** DATA BELOW **
---+---
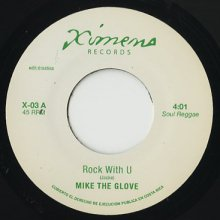 【極上SOUL名曲カバー!】MIKE THE GLOVE / HIELO ARDIENTE - ROCK WITH U / EL MENSAJE(7インチ)<img class='new_mark_img2' src='//img.shop-pro.jp/img/new/icons15.gif' style='border:none;display:inline;margin:0px;padding:0px;width:auto;' />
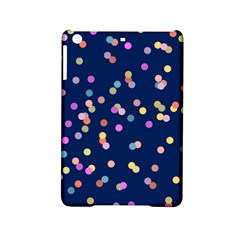 Playful Confetti Ipad Mini 2 Hardshell Cases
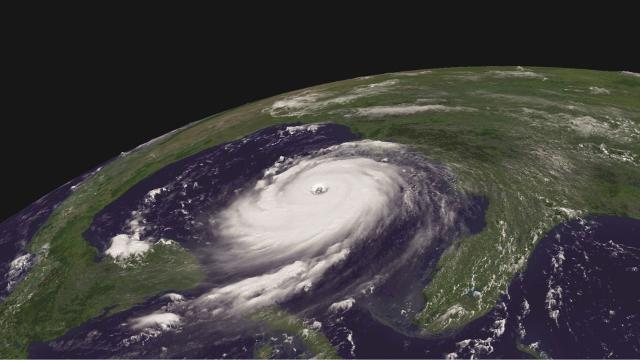 11-17 hurricanes possible this year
---+---
** WHAT TO WORK ON **
Skip every picture, and give the rest of the material above again exactly.

** WRITTEN RESPONSE **
 【極上SOUL名曲カバー!】MIKE THE GLOVE / HIELO ARDIENTE - ROCK WITH U / EL MENSAJE(7インチ)<img class='new_mark_img2' src='//img.shop-pro.jp/img/new/icons15.gif' style='border:none;display:inline;margin:0px;padding:0px;width:auto;' />
 Playful Confetti Ipad Mini 2 Hardshell Cases
 11-17 hurricanes possible this year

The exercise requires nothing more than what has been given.